Il primo turno contro i Washington Wizards ha ripercorso la falsariga di quanto accaduto negli ultimi anni. Avanti due zero dopo i primi due episodi della serie in Canada, i Raptors sono stati rimontati dalla squadra di John Wall e Bradley Beal, riuscendo a chiudere i conti solo in gara-6, sfruttando le contraddizioni e le difficoltà (Otto Porter out per infortunio degli avversari). Ecco dunque il secondo turno contro i Cavs, con il vantaggio del fattore campo e di un paio di giorni in più di riposo rispetto alla squadra di LeBron, costretta a gara-7 dagli Indiana Pacers di Nate McMillan. Ma neanche in questo caso Toronto è riuscita ad approfittare della contingenza favorevole: un James stanco e non perfetto al tiro (comunque in grado di mettere a referto una tripla doppia) avrebbe forse accettato senza strapparsi le vesti di perdere la gara d'apertura, consapevole della sua personale forza di reazione. Invece Cleveland ha vinto lo stesso, rimanendo agganciata ai rivali fino al quarto quarto, per poi passare in overtime grazie alle triple di Kyle Korver e J.R. Smith (in faccia al sempre più insopportabile Drake) e all'intensità sotto canestro di Tristan Thompson. Dal punto di vista tecnico, Toronto ha provato a sfruttare il missmatch Jonas Valanciunas-Kevin Love, con il lituano attivissimo per almeno tre quarti e dominante fisicamente contro il Beach Boy (doppia doppia da 21 punti e 21 rimbalzi). Ma Valanciunas, come il resto dei Raptors, si è sciolto sul più bello: il suo 1/7 nel quarto periodo racconta delle difficoltà psicologiche della sua squadra, che ha tentato di coinvolgere tutti, costruendo buoni tiri per Fred VanVleet, sia nel finale di quarto quarto che di overtime. Tiri che non sono entrati, perchè i playoffs non sono la regular season e perchè la pressione è diversa, adesso enorme su Toronto, costretta a vincere gara-2 per non condannarsi a una serie di agonia.
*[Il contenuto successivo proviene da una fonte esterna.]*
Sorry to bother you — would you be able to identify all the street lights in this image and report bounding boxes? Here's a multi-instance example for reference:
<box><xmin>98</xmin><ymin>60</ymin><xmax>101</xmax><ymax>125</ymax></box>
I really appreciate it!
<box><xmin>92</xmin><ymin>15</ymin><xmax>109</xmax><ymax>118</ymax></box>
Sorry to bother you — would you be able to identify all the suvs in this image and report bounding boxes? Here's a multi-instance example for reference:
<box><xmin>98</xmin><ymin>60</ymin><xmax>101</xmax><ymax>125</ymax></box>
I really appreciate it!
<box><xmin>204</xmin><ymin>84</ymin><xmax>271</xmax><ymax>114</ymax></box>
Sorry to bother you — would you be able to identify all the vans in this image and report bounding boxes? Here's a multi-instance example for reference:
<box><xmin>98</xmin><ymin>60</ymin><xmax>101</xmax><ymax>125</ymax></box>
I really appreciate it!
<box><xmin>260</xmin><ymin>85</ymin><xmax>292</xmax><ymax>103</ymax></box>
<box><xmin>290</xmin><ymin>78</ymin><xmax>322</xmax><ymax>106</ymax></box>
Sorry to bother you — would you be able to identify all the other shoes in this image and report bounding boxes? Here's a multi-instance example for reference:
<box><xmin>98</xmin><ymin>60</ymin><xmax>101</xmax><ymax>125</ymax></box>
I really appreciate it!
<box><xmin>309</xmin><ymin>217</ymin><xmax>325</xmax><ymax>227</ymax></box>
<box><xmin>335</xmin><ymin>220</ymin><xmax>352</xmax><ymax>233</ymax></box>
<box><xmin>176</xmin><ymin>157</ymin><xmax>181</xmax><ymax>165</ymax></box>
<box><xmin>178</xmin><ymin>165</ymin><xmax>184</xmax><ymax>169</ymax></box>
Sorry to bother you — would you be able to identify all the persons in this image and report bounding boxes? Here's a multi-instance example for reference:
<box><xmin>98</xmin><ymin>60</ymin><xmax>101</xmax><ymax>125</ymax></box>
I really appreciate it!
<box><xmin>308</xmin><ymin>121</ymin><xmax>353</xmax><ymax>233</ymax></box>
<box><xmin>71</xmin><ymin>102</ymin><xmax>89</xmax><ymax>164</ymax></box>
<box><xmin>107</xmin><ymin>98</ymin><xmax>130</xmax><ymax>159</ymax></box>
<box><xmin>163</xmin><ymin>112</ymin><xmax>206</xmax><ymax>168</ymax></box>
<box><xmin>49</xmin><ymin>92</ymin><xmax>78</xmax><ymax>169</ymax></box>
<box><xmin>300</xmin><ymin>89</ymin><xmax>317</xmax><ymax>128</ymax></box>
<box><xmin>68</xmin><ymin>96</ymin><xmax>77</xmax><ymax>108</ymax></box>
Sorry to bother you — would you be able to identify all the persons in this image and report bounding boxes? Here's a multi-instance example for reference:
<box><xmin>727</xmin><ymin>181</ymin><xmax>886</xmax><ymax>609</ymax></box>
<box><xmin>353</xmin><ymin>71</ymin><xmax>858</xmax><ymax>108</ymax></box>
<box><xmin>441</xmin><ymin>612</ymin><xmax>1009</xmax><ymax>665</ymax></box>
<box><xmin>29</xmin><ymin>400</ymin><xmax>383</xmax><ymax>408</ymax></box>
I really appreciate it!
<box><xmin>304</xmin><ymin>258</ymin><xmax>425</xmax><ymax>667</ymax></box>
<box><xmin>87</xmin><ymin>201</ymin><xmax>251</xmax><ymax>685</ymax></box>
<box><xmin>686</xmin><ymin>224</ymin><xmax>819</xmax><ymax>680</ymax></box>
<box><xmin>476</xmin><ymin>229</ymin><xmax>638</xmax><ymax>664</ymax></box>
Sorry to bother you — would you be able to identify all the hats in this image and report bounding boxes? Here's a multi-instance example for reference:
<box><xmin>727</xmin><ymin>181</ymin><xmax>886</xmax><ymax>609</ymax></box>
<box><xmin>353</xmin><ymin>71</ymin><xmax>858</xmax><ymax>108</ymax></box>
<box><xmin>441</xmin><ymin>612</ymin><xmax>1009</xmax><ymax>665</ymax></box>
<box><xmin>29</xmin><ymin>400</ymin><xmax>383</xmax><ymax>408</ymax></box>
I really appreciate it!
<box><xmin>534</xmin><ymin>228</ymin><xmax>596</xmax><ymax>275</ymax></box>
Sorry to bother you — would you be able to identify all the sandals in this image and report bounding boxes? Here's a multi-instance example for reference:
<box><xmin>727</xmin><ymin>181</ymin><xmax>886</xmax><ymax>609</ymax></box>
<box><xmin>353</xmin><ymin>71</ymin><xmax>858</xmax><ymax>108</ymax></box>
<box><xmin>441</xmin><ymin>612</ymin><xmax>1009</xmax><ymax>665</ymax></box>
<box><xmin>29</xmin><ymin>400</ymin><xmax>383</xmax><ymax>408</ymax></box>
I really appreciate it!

Difensivamente, al netto della marcatura del rookie OG Anunoby su James, non è ancora chiaro cosa voglia fare Casey contro LeBron: raddoppiarlo, generando buoni tiri per i compagni, o mandarlo al ferro, a costo di subire cinquanta punti a sera dal Prescelto? Da stanotte ne sapremo di più, ma è dal punto di vista mentale che i Raptors devono ancora svoltare, nonostante una regular season da record.